Des agriculteurs bloquent l'autoroute A64 - Toulouse-Bayonne - à hauteur de Carbonne en Haute-Garonne, le 20 janvier 2024 (photo d'illustration)

Des agriculteurs bloquent l'autoroute A64 - Toulouse-Bayonne - à hauteur de Carbonne en Haute-Garonne, le 20 janvier 2024 (photo d'illustration) - Ed JONES © 2019 AFP

Haro sur l'Europe et ses "normes", charges en hausse et "désespérance": la colère des agriculteurs témoigne d'un "ras-le-bol" profond des campagnes, qui puise sa source dans un sentiment d'"abandon" des pouvoirs publics dans un contexte difficile de transition climatique.

Routes bloquées, panneaux retournés... Les manifestations d'agriculteurs se multiplient depuis quelques semaines, en France comme ailleurs en Europe, contre des charges financières et des normes environnementales jugées trop lourdes.

Face à cette colère, les politiques se veulent au chevet des agriculteurs et le tir nourri des oppositions pousse l'exécutif à agir.

Les Républicains "soutiennent très clairement"

--- CONSIGNE ---
Reproduisez mot pour mot le passage de l'extrait sur la colère des agriculteurs, en commençant à « Haro sur l'Europe » et en terminant à « de transition climatique. ».

--- DONNÉES FOURNIES ---
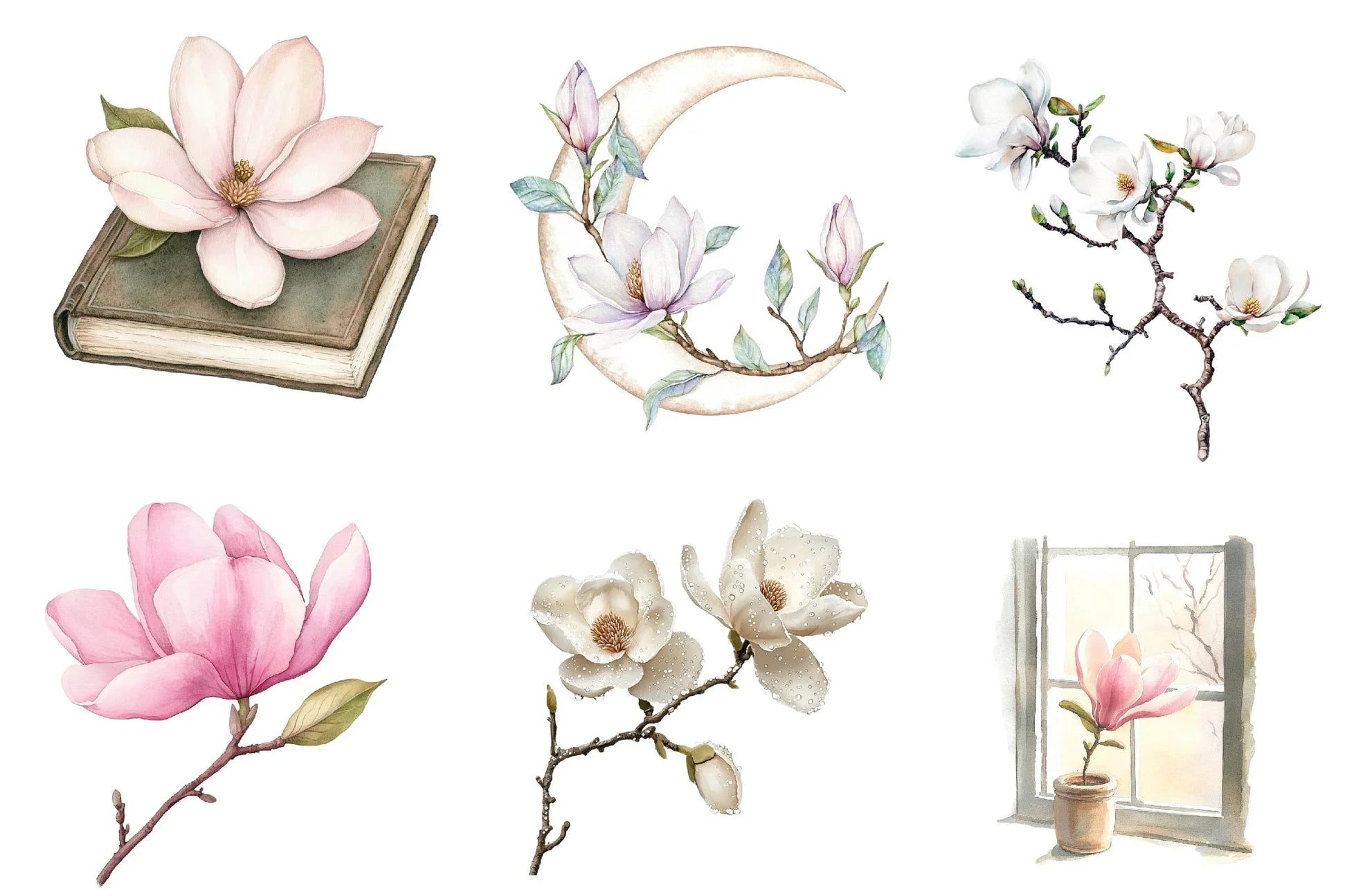 Magnolias Spring Flowers Clipart Bundle - CraftNest - Digital Crafting and Art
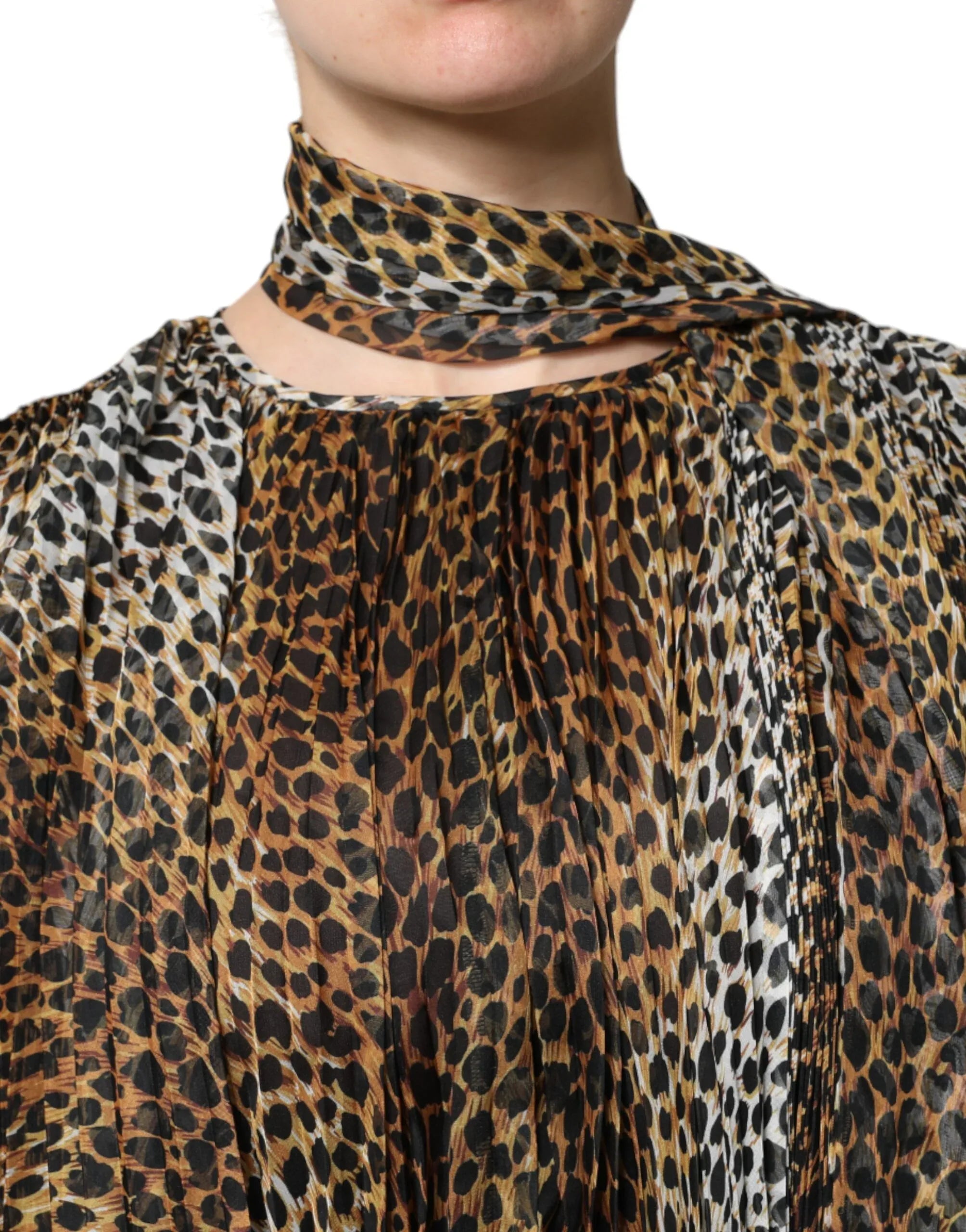 Dolce & Gabbana Brown Leopard Print Scarf Collared Chiffon Dress - Zeiniez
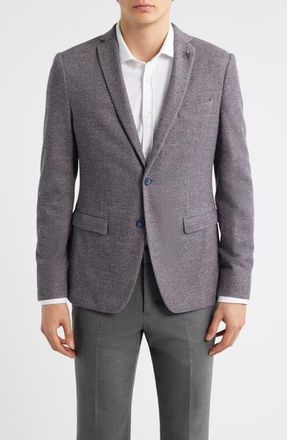 John Varvatos Varick Slim Fit Knit Herringbone Sport Coat in Navy/Burgundy at Nordstrom, Size 38 Regular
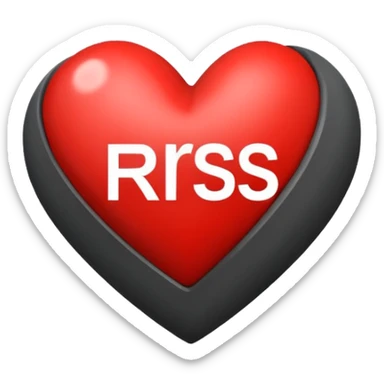 A heart in black nd grey with white mixed, with a word inside as 'RS' in Stylish font with colour white sticker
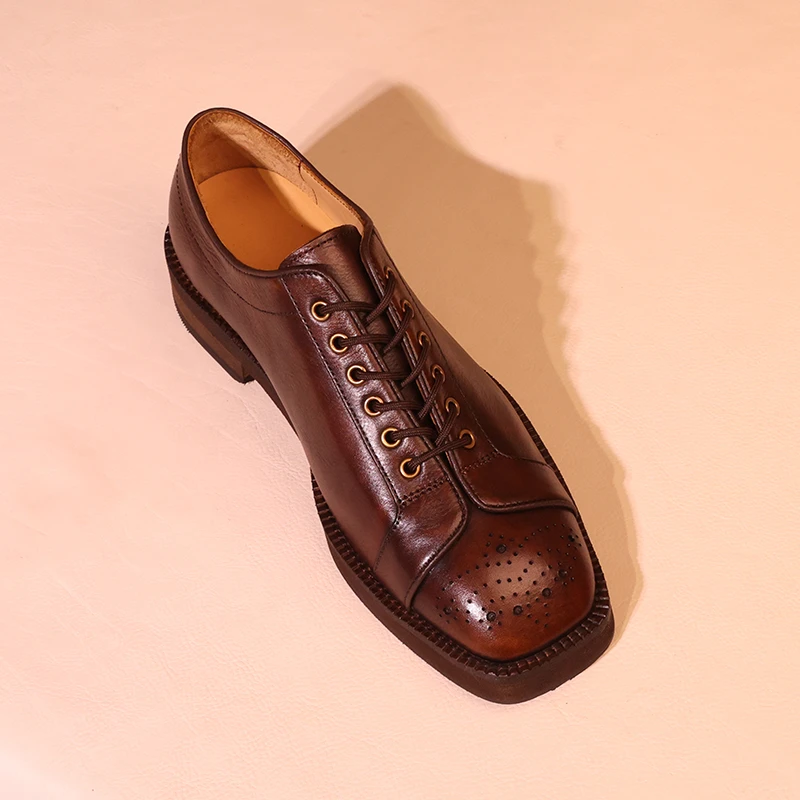 【原创手工】皮鞋男雕花休闲真皮复古商务英伦风方头男鞋子潮男式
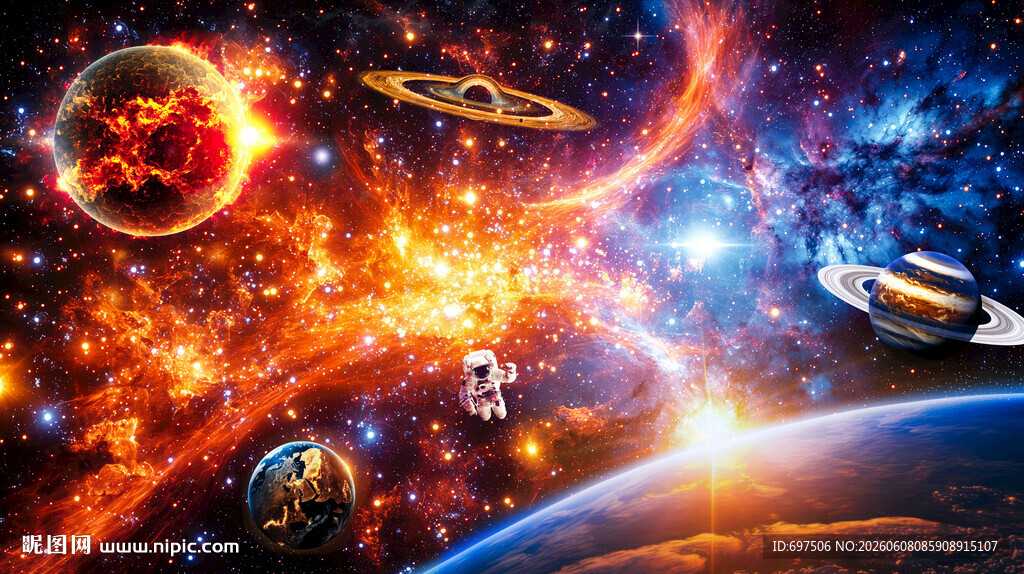 宇宙大爆炸太空星球银河星空背景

--- CORRIGÉ ---
Haro sur l'Europe et ses "normes", charges en hausse et "désespérance": la colère des agriculteurs témoigne d'un "ras-le-bol" profond des campagnes, qui puise sa source dans un sentiment d'"abandon" des pouvoirs publics dans un contexte difficile de transition climatique.